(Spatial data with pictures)
----

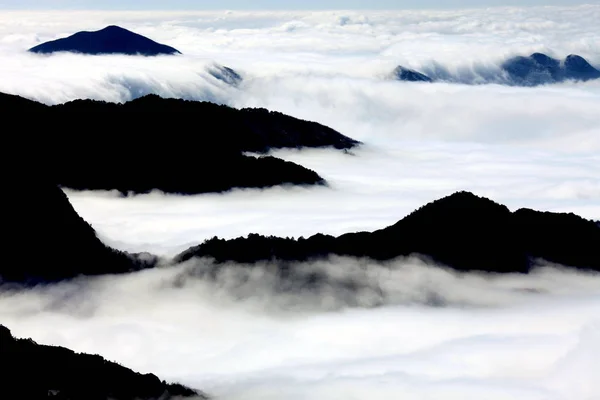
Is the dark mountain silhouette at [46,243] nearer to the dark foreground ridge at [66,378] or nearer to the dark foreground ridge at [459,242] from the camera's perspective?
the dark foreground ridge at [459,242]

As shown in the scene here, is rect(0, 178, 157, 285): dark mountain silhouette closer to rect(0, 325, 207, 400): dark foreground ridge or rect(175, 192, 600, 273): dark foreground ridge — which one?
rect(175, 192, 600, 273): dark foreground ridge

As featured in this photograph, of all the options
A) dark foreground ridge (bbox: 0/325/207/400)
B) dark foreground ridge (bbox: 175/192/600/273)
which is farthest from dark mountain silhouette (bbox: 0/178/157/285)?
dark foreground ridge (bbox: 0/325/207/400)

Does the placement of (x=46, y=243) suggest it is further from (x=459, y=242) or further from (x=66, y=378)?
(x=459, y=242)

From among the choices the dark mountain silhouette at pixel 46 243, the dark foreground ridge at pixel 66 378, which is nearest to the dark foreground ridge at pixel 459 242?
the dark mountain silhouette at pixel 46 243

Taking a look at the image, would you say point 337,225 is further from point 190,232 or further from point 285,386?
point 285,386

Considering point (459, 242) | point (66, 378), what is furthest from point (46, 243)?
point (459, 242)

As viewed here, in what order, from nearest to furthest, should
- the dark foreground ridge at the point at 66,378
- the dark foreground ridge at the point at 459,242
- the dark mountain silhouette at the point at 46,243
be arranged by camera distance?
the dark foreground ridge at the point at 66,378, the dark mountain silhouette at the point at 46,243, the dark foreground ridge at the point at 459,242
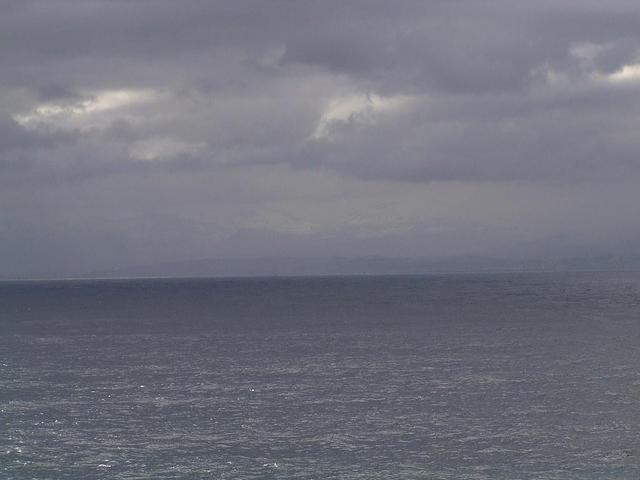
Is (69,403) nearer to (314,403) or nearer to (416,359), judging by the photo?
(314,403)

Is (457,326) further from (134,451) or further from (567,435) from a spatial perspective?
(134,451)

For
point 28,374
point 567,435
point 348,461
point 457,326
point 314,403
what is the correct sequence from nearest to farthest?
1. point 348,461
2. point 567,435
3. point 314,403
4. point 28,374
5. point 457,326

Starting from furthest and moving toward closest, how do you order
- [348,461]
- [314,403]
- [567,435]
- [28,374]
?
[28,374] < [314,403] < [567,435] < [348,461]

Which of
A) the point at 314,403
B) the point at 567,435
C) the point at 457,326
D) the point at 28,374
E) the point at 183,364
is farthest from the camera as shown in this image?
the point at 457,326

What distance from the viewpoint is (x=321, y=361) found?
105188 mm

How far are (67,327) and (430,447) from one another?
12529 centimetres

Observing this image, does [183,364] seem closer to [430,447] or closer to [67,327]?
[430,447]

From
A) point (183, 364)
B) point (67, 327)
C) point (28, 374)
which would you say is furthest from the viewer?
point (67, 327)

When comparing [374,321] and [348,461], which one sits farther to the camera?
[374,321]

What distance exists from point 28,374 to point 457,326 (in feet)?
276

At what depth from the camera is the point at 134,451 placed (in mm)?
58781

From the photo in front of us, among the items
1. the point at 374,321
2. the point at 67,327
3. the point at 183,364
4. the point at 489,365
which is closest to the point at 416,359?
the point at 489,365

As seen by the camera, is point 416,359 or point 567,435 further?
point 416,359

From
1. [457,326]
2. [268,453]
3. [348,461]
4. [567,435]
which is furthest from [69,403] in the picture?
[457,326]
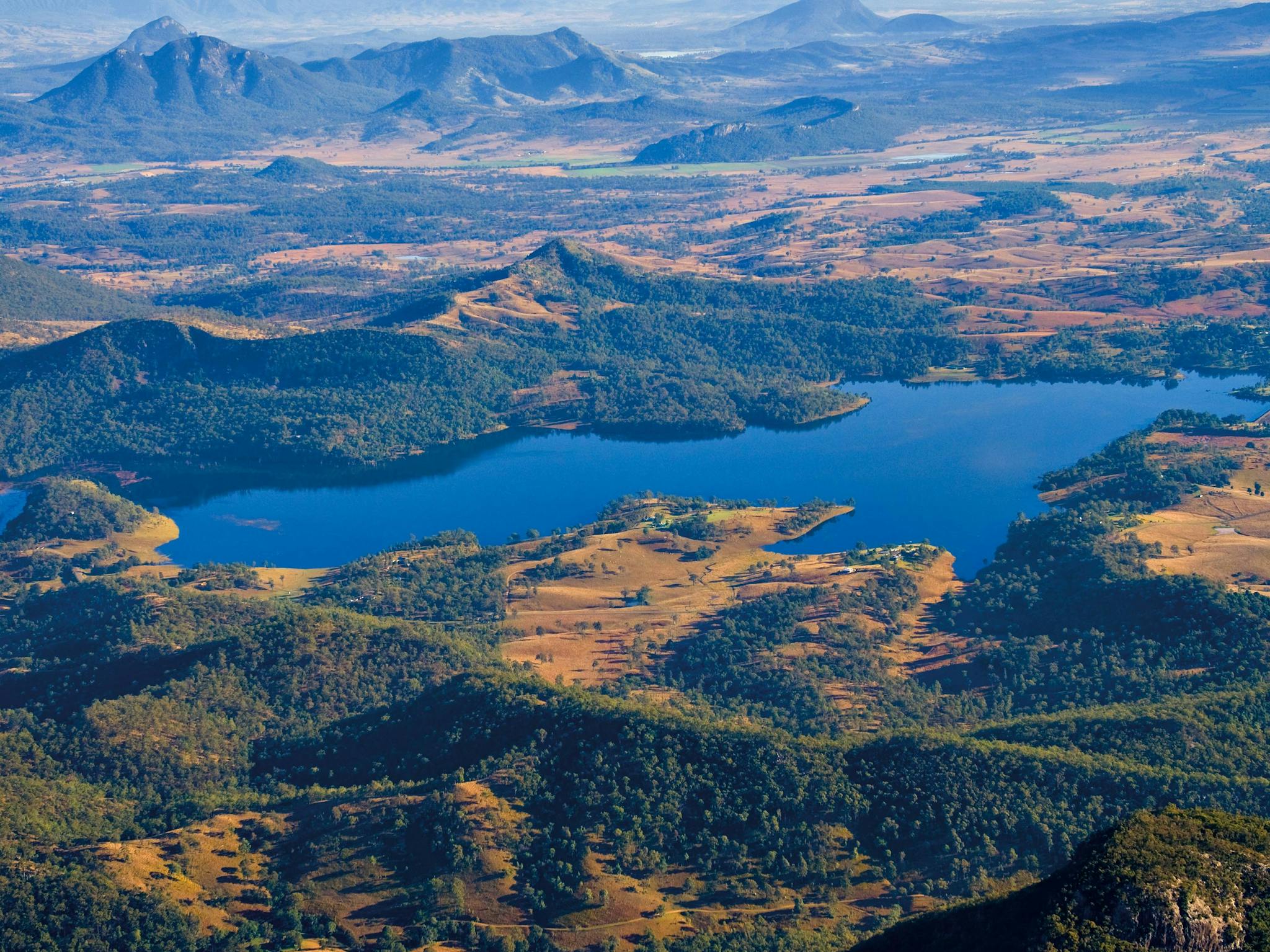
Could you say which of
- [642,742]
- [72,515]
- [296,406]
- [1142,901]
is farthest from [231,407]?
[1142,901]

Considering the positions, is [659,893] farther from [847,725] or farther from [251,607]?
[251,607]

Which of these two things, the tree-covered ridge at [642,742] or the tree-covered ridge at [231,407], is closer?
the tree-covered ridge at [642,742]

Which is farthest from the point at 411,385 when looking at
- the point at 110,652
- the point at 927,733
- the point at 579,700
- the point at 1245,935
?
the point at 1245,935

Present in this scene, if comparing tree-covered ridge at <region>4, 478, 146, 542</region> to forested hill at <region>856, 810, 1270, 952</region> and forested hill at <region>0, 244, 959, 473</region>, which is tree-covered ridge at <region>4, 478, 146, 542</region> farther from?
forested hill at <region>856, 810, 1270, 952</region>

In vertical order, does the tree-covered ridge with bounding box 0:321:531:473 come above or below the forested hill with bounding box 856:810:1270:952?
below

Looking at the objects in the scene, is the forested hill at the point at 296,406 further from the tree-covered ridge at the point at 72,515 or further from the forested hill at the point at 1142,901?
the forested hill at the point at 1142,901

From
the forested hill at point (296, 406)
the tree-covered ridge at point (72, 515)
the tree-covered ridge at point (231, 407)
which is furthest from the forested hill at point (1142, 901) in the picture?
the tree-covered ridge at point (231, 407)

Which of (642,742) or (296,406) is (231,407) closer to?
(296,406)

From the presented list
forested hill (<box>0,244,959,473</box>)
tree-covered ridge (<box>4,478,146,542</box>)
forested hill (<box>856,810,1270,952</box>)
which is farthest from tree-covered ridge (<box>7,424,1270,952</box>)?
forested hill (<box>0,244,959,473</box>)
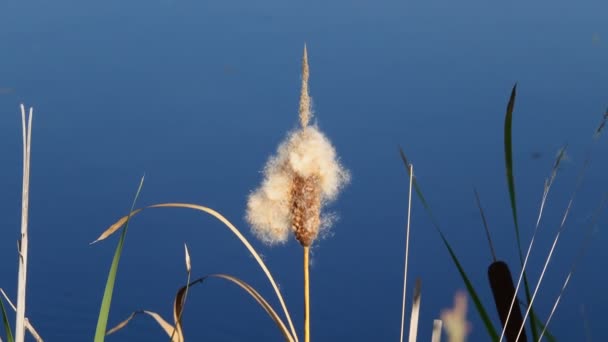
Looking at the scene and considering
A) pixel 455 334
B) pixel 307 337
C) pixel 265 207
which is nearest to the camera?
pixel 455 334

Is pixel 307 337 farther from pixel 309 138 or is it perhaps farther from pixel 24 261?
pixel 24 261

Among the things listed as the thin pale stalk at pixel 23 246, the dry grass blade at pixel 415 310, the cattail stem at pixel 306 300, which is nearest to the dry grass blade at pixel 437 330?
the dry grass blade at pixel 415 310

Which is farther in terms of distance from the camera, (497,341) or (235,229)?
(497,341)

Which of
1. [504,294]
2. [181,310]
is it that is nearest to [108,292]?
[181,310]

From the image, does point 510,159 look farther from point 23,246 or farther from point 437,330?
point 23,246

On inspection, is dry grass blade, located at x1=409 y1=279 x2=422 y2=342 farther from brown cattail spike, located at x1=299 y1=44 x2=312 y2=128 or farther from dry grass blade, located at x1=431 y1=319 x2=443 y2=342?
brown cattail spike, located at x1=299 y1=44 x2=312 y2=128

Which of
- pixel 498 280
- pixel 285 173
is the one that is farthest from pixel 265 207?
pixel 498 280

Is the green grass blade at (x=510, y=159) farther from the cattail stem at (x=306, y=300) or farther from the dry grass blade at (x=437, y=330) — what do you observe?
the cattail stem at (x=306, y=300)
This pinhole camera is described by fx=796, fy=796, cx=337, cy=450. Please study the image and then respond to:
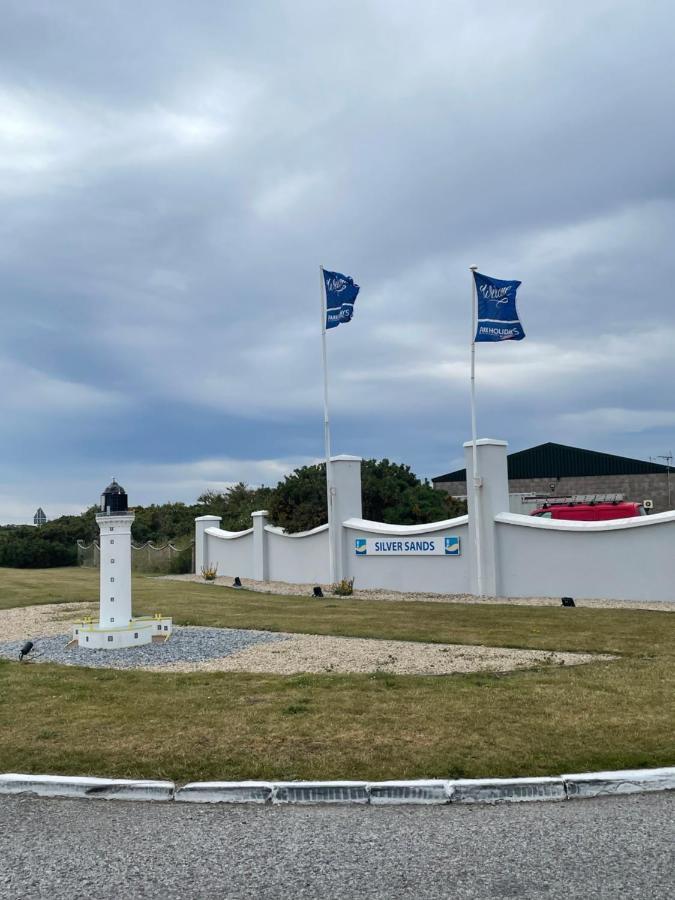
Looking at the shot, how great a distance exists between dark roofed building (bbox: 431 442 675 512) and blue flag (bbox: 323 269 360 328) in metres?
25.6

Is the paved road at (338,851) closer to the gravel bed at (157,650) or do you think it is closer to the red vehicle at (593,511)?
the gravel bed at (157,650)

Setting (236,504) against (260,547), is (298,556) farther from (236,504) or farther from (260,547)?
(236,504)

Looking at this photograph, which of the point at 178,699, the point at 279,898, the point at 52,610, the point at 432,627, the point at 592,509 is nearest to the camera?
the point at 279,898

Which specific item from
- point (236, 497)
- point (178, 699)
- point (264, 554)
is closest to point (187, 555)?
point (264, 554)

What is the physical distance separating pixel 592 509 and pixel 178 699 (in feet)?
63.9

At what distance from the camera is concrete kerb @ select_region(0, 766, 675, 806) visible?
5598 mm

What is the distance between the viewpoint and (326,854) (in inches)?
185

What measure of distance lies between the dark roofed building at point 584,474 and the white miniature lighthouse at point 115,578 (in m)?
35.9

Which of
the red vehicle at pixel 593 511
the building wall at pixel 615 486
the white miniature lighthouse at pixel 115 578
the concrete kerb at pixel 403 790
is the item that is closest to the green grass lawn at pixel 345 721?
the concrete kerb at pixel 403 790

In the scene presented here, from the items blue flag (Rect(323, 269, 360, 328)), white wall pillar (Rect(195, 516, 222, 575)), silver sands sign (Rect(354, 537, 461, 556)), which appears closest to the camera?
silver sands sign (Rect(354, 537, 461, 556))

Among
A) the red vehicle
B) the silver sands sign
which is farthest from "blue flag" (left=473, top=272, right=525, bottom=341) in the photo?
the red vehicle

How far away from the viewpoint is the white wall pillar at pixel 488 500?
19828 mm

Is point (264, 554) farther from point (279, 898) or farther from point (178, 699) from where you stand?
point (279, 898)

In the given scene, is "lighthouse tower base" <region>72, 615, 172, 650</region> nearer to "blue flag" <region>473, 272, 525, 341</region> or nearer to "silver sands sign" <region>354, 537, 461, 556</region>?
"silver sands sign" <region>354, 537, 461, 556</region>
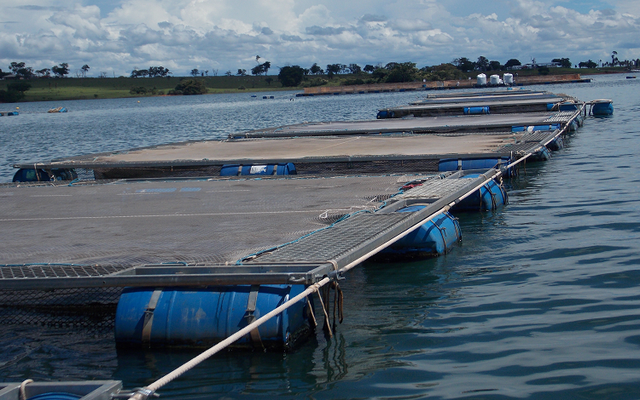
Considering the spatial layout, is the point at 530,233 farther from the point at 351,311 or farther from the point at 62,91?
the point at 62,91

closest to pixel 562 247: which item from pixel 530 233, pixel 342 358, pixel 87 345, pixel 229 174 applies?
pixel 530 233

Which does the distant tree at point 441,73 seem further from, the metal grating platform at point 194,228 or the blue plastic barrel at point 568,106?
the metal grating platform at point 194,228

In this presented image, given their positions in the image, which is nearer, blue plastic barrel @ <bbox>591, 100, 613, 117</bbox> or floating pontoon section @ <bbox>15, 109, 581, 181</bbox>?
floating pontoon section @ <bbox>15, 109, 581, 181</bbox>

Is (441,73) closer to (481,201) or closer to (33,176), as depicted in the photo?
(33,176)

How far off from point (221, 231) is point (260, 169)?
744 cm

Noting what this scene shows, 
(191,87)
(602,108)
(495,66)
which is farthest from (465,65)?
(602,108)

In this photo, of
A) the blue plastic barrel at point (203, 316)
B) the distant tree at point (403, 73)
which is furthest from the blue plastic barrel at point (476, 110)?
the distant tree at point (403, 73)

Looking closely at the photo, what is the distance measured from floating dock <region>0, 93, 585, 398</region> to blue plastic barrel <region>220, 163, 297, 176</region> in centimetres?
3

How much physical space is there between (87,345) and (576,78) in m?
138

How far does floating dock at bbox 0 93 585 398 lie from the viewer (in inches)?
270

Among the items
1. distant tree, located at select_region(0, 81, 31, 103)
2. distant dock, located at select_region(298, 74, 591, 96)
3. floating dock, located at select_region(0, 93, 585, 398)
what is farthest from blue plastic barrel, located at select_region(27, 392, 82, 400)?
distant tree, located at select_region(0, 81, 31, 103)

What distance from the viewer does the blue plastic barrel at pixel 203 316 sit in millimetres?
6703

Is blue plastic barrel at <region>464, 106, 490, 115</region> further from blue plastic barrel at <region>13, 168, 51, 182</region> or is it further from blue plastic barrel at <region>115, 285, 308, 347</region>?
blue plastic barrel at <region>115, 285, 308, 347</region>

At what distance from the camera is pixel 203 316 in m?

----

GIVEN TASK: Give again the lines from the line holding "Is (441,73) closer" through the close of the listing, both included, exactly as written and with nothing else.

WRITTEN RESPONSE:
Is (441,73) closer to (481,201) or closer to (33,176), as depicted in the photo?
(33,176)

How far off from point (221, 231) is point (260, 169)?
744 cm

Noting what this scene shows, 
(191,87)
(602,108)
(495,66)
which is farthest from (465,65)?
(602,108)

In this photo, of
A) the blue plastic barrel at point (203, 316)
B) the distant tree at point (403, 73)
which is furthest from the blue plastic barrel at point (476, 110)?
the distant tree at point (403, 73)

Looking closely at the photo, what is the distance measured from floating dock <region>0, 93, 585, 398</region> to blue plastic barrel <region>220, 163, 297, 176</region> in centimetres?
3

How much physical space is there between (87,345) and (576,78) in m?
138

How far does floating dock at bbox 0 93 585 398 lie from the viewer (in inches)?
270

Among the items
1. distant tree, located at select_region(0, 81, 31, 103)
2. distant dock, located at select_region(298, 74, 591, 96)
3. floating dock, located at select_region(0, 93, 585, 398)
what is farthest from blue plastic barrel, located at select_region(27, 392, 82, 400)?
distant tree, located at select_region(0, 81, 31, 103)

What distance from the viewer does the blue plastic barrel at pixel 203 316 sit in millimetres?
6703

Is blue plastic barrel at <region>464, 106, 490, 115</region> further from blue plastic barrel at <region>13, 168, 51, 182</region> or is it further from blue plastic barrel at <region>115, 285, 308, 347</region>?
blue plastic barrel at <region>115, 285, 308, 347</region>

At what distance from the camera is pixel 203 316 in m?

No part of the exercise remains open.